Кроме Лактанция, на преступность существования капиталистического строя указывали все люди, которым не чужда была хорошая привычка мыслить честно, например, весьма далёкий от социализма экономист Сисмонди, он в начале XIX века прекрасно понимал, что:
«большая часть расходов по социальному устройству предназначается для защиты богатых против бедных.»
Известно, что эти показания честных людей были научно и неоспоримо обоснованы Карлом Марксом и что, опираясь на философию истории Маркса — Энгельса, развив её до логического конца, Владимир Ленин указал русскому рабочему классу прямой, практический путь к освобождению из тягчайшего плена безумных и бездарных людей.
Сейчас мы имеем законное право сказать, что войны ведутся богатыми не только для укрепления власти над бедными, но и против друг друга, силами бедных при помощи умных, то есть при помощи той интеллигенции, которая служит бесчеловечным целям капитала. Это служение является одним из самых отвратительных зрелищ нашего мира.

## Представленные данные
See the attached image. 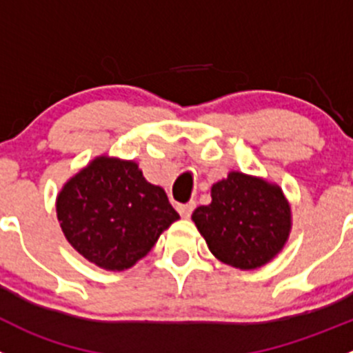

## Задание
Воспроизведите полностью и без единого изменения фрагмент о преступности капиталистического строя.

## Ответ
Кроме Лактанция, на преступность существования капиталистического строя указывали все люди, которым не чужда была хорошая привычка мыслить честно, например, весьма далёкий от социализма экономист Сисмонди, он в начале XIX века прекрасно понимал, что:
«большая часть расходов по социальному устройству предназначается для защиты богатых против бедных.»
Известно, что эти показания честных людей были научно и неоспоримо обоснованы Карлом Марксом и что, опираясь на философию истории Маркса — Энгельса, развив её до логического конца, Владимир Ленин указал русскому рабочему классу прямой, практический путь к освобождению из тягчайшего плена безумных и бездарных людей.
Сейчас мы имеем законное право сказать, что войны ведутся богатыми не только для укрепления власти над бедными, но и против друг друга, силами бедных при помощи умных, то есть при помощи той интеллигенции, которая служит бесчеловечным целям капитала. Это служение является одним из самых отвратительных зрелищ нашего мира.